Investing
May 29, 2015

3 Ways People Flush Away Free Money

Simple. Thrifty. Living.

Smart saving strategies are within your reach, but you have to take advantage of these opportunities to increase your cash flow and savings. Here are some ways you can make sure you are not flushing your money away.

When you fail to contribute to your retirement account — and thus turn down your employer’s offer of free money — you’re losing out on potentially thousands of extra dollars a year. Sure, that cash isn’t readily accessible for a shopping spree, but it is smartly being set aside for retirement. Your employer will likely set a limit that matches your contributions. For example, if you contribute 5 percent of your yearly earnings to your 401(k), your employer will match that 5 percent contribution. On a $50,000 annual salary, that’s a free $2,500, and on a $100,000 annual salary, you’ll snag an extra $5,000 a year in your 401(k) account. You should also put extra money into an IRA to maximize your retirement investments.

Is your financial institution charging you to use its services? You may not even know it, so review your checking and savings accounts to find out if that’s the case. If you find another financial institution that will charge you less or, better yet, nothing at all to bank with them, make the switch. Similarly, a high credit card interest rate on your balance wastes major money every month. Paying your full credit card balance allows you to avoid these monthly charges. Make the trek to your bank rather than paying unnecessary fees to use another financial institution’s ATM.

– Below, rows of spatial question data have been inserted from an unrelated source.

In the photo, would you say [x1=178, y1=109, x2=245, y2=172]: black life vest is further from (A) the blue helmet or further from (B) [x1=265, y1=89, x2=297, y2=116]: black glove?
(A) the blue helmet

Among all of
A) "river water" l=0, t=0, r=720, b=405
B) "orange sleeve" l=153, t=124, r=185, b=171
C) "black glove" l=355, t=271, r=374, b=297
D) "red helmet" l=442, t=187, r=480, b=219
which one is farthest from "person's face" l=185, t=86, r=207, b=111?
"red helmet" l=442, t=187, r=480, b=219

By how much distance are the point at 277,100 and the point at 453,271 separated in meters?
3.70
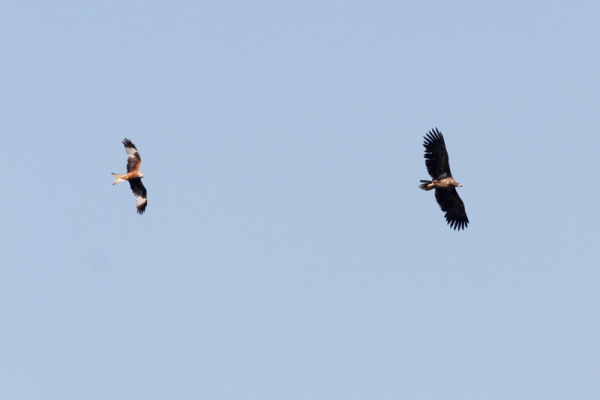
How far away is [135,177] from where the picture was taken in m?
54.6

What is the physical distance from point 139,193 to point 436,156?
1391 cm

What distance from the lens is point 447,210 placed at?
179 ft

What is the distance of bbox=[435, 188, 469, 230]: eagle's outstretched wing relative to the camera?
53.9 m

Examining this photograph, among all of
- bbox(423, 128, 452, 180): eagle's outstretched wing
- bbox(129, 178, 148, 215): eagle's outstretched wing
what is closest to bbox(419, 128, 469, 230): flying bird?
bbox(423, 128, 452, 180): eagle's outstretched wing

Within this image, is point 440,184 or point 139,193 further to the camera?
point 139,193

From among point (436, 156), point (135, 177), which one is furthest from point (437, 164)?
point (135, 177)

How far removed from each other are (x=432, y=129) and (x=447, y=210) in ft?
14.1

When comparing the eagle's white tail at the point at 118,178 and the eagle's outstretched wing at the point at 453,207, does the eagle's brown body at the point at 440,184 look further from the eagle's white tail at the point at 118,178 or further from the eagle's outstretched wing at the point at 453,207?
the eagle's white tail at the point at 118,178

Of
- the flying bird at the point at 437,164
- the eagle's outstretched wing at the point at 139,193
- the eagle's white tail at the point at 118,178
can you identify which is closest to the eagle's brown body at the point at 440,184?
the flying bird at the point at 437,164

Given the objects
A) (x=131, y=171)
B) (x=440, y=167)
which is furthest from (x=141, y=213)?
(x=440, y=167)

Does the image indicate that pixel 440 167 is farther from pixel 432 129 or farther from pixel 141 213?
pixel 141 213

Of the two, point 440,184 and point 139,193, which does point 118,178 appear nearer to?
point 139,193

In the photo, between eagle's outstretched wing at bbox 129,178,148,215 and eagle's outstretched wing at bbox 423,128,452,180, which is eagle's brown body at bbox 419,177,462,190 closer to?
eagle's outstretched wing at bbox 423,128,452,180

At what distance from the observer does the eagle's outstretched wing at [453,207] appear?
53.9 metres
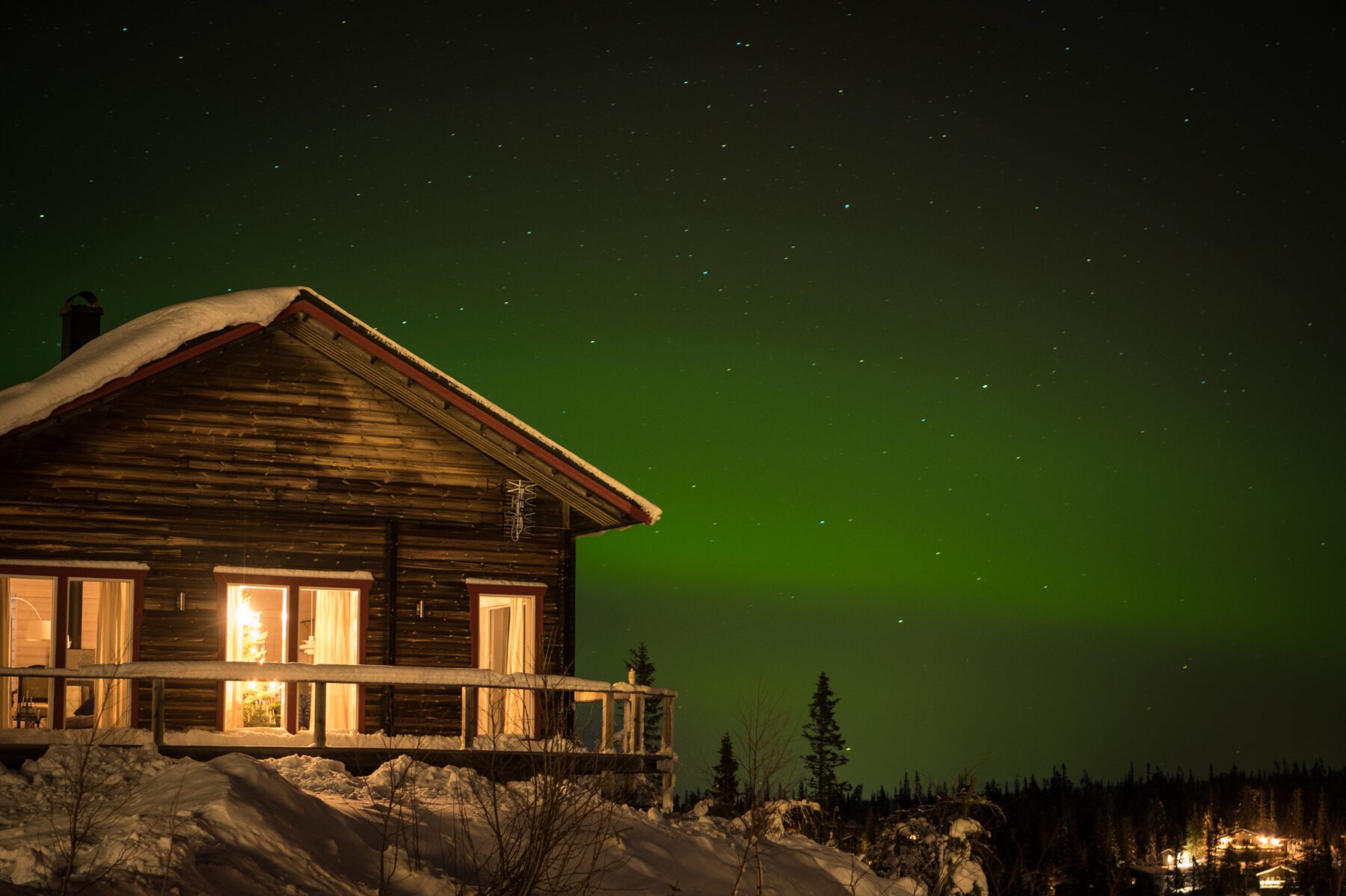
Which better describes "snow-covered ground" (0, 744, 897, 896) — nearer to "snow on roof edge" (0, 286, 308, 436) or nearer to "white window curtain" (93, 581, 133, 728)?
"white window curtain" (93, 581, 133, 728)

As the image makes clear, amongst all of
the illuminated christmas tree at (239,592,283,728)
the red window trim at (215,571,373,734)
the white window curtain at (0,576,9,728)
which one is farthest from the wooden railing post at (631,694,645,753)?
the white window curtain at (0,576,9,728)

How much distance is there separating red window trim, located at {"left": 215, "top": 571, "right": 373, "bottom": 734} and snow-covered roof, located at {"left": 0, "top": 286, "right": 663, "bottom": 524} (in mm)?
2944

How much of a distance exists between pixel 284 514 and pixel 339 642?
6.64 feet

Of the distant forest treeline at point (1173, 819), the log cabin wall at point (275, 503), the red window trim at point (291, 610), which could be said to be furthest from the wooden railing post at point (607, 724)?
the distant forest treeline at point (1173, 819)

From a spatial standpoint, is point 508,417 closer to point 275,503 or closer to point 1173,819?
point 275,503

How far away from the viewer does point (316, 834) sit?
39.0 feet

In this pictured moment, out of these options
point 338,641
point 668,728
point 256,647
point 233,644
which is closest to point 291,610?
point 233,644

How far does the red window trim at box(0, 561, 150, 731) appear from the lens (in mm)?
17609

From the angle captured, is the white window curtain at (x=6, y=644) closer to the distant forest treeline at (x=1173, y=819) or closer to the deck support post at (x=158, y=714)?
the deck support post at (x=158, y=714)

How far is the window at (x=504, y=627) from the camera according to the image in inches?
793

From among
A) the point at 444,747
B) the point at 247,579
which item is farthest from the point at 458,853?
the point at 247,579

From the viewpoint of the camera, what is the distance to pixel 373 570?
19734 mm

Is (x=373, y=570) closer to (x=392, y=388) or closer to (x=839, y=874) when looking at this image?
(x=392, y=388)

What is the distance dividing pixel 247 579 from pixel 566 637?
4.53 meters
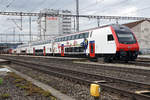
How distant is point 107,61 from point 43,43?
74.0 ft

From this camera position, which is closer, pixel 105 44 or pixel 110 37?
pixel 110 37

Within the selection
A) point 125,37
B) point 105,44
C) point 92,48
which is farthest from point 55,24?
point 125,37

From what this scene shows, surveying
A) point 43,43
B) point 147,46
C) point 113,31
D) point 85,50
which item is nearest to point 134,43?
point 113,31

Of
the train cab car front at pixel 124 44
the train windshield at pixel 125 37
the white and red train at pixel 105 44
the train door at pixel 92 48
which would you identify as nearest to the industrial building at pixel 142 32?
the white and red train at pixel 105 44

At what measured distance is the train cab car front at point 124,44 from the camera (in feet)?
55.1

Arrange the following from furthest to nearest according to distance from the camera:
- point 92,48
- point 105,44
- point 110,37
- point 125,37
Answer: point 92,48, point 105,44, point 110,37, point 125,37

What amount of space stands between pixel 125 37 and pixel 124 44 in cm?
91

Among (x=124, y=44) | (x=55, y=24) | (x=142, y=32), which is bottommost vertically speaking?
(x=124, y=44)

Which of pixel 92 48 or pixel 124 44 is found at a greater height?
pixel 124 44

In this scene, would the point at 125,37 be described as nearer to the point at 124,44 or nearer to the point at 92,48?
the point at 124,44

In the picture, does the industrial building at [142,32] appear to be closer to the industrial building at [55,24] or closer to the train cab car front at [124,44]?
the train cab car front at [124,44]

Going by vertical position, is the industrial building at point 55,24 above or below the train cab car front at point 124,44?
above

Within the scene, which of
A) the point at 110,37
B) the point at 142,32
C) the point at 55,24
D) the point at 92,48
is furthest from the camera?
the point at 55,24

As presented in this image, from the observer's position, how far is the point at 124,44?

If you have any unclaimed assets, they are yours for the taking — as long as you hunt them down. Common types of unclaimed assets include the following:

  • Cashier’s checks or money orders that were never cashed
  • Stocks, mutual funds and bonds
  • Open savings accounts
  • Utility company security deposits
  • Matured savings bonds no longer earning interest
  • Closed insurance policies

Your state likely keeps a record of these assets. Visit the website of your state treasurer or controller, where you can search for unclaimed property in your name. If you’re married, don’t forget to search for your maiden name as well, because some of these unclaimed assets are years, if not decades, old. As of 2013, states held an estimated nearly $42 billion in unclaimed assets, according to The National Association of Unclaimed Property Administrators.

It might seem like nothing in life is free — but you might be able to track down some free money along the way. Taking advantage of opportunities to increase your savings, as well as avoiding unnecessary fees, are the first steps toward a better financial future.